(begin)
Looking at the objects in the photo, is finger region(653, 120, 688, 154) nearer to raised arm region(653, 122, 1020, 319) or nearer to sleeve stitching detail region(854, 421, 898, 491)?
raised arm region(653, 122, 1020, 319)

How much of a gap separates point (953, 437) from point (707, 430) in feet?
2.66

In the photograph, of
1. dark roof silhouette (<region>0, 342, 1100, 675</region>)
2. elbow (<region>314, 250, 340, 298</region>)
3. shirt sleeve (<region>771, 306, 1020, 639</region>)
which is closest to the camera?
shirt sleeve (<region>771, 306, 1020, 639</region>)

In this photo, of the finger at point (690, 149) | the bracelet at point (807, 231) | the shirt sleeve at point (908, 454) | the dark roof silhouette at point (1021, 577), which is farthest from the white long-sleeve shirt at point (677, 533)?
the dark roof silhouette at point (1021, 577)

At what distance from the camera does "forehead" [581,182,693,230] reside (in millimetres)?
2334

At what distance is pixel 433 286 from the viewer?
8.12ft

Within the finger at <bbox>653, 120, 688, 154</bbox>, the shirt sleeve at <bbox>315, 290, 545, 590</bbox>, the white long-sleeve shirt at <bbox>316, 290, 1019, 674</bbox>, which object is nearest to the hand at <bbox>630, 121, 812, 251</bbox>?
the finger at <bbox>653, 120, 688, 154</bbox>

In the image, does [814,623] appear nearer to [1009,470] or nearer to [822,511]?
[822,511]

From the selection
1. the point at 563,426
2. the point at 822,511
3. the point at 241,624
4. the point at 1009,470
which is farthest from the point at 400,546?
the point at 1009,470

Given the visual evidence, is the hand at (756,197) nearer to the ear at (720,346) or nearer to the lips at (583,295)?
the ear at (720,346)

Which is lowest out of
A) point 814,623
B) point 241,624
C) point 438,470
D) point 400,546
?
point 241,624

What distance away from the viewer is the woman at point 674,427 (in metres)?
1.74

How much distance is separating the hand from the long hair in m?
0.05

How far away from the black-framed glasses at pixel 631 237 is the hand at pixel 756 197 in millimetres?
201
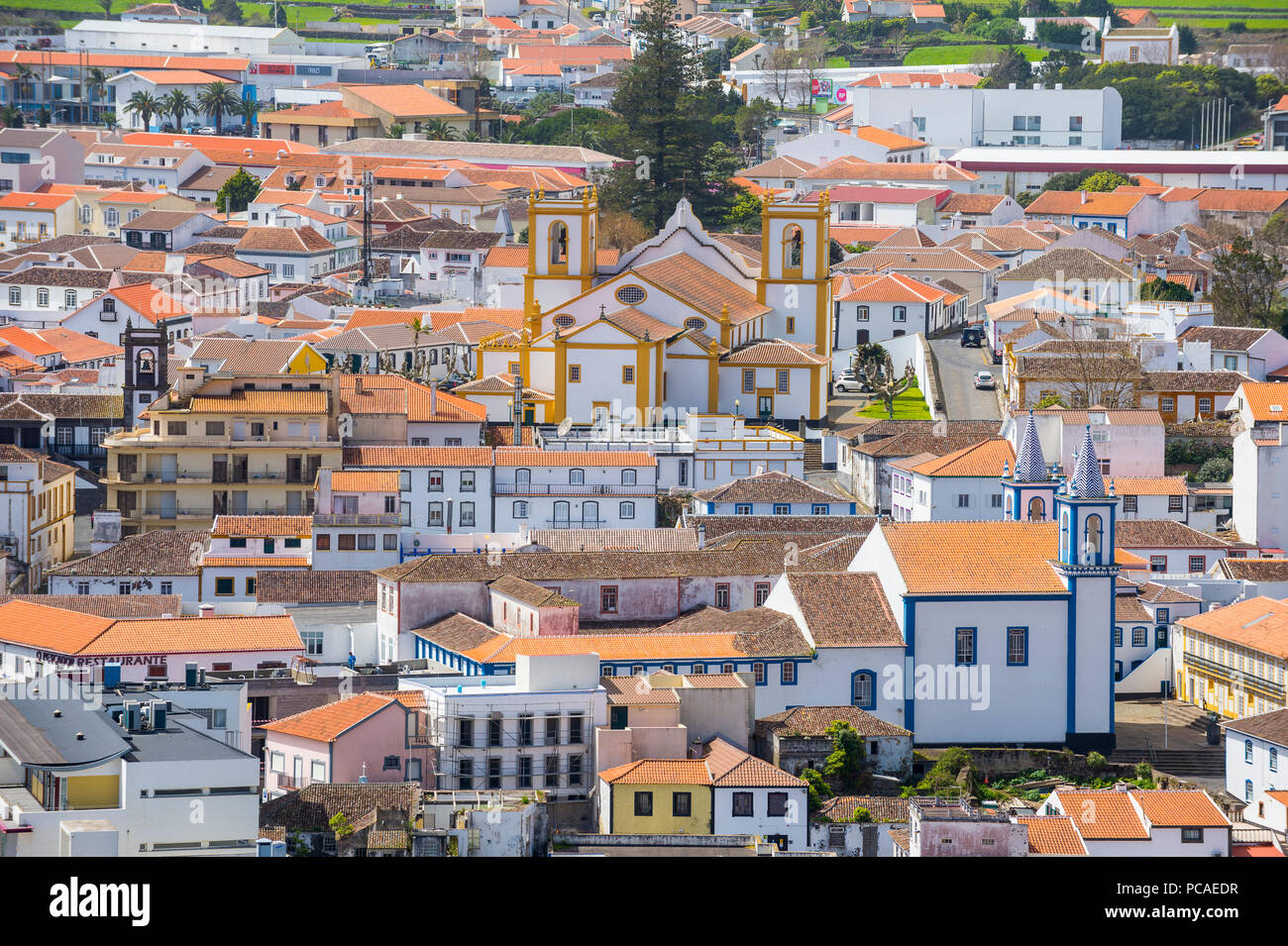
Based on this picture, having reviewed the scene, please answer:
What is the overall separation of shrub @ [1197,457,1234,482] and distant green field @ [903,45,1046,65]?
45.8 metres

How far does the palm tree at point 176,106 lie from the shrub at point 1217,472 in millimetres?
44958

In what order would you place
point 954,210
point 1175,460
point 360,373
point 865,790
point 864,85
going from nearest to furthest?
point 865,790 → point 1175,460 → point 360,373 → point 954,210 → point 864,85

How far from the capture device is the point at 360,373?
35.7 meters

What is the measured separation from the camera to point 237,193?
191ft

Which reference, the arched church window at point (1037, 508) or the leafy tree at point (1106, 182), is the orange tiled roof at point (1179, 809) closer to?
the arched church window at point (1037, 508)

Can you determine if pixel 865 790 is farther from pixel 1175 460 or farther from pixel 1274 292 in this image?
pixel 1274 292

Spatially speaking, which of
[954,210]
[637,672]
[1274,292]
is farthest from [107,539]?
[954,210]

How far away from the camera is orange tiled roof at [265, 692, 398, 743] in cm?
1970

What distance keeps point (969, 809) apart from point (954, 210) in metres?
38.9

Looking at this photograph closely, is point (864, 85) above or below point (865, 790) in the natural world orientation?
above

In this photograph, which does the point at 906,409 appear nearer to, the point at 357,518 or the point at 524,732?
the point at 357,518

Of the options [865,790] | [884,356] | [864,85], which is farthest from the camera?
[864,85]

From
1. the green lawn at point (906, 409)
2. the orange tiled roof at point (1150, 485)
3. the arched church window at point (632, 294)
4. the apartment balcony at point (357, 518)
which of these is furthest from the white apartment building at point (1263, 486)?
the apartment balcony at point (357, 518)

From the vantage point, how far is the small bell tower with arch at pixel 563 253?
121 feet
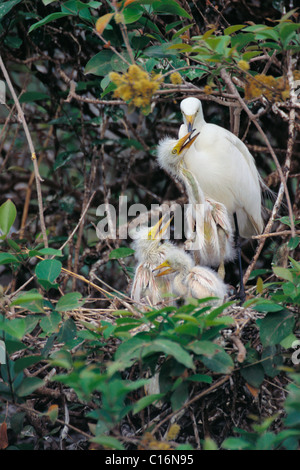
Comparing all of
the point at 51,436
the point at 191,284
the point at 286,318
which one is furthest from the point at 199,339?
the point at 51,436

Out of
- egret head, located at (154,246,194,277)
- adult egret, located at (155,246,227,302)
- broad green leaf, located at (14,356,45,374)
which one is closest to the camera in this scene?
broad green leaf, located at (14,356,45,374)

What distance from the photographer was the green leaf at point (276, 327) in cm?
160

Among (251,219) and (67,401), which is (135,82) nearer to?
(67,401)

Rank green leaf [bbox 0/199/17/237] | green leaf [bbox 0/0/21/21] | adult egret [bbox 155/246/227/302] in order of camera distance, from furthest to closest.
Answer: green leaf [bbox 0/0/21/21], adult egret [bbox 155/246/227/302], green leaf [bbox 0/199/17/237]

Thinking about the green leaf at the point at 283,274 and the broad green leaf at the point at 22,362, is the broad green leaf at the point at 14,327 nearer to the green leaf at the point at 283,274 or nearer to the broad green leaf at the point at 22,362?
the broad green leaf at the point at 22,362

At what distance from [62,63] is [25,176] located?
2.10 feet

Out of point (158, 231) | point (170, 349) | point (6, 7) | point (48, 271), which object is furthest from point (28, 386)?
point (6, 7)

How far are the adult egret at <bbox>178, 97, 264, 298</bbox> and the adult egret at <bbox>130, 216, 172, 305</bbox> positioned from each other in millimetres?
330

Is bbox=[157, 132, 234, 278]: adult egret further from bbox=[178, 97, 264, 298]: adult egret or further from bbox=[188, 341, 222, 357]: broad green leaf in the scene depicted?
bbox=[188, 341, 222, 357]: broad green leaf

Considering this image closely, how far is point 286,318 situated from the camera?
1.63 metres

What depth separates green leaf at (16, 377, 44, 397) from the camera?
5.20 ft

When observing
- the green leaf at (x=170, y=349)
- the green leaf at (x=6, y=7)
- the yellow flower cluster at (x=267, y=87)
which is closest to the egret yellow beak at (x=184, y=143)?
the yellow flower cluster at (x=267, y=87)

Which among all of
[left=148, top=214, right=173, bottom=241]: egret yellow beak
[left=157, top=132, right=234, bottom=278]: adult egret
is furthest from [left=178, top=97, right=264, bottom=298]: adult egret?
[left=148, top=214, right=173, bottom=241]: egret yellow beak

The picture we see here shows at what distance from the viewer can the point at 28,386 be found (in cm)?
159
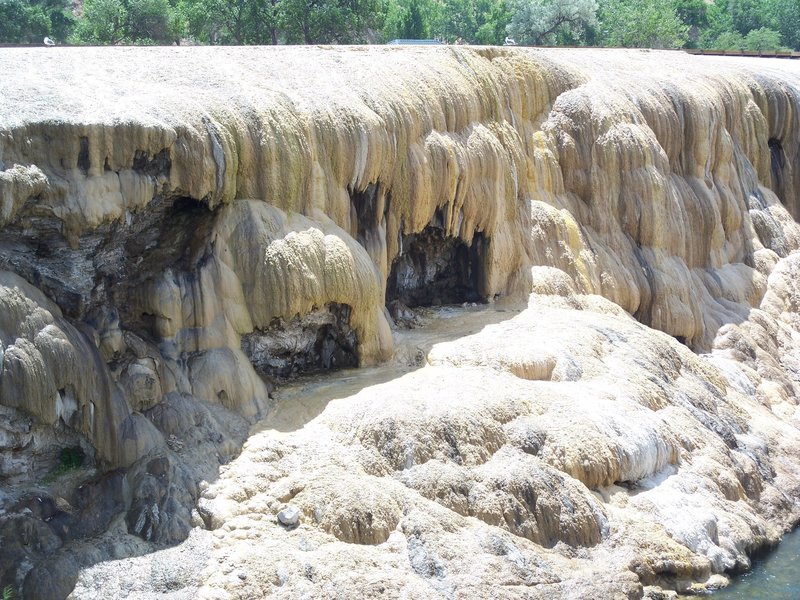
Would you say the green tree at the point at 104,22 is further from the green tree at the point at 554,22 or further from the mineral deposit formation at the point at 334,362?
the mineral deposit formation at the point at 334,362

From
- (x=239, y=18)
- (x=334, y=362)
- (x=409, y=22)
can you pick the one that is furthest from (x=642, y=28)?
(x=334, y=362)

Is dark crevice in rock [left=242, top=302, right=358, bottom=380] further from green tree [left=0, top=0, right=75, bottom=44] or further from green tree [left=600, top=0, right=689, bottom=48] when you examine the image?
green tree [left=600, top=0, right=689, bottom=48]

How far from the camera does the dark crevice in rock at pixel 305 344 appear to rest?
1803 cm

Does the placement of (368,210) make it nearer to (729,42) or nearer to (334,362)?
(334,362)

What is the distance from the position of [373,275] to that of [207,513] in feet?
17.9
(end)
Could you convert the stretch from the line containing "How far from the camera" through the last line into a Markdown table with the columns Row and Line, leaving out blank lines?

● Task answer
| Row | Line |
|---|---|
| 1 | How far from the camera does the dark crevice in rock at pixel 305 344 appear to rest? |
| 2 | 1803 cm |
| 3 | Does the placement of (368,210) make it nearer to (729,42) or nearer to (334,362)? |
| 4 | (334,362) |
| 5 | What is the distance from the position of [373,275] to that of [207,513] in feet? |
| 6 | 17.9 |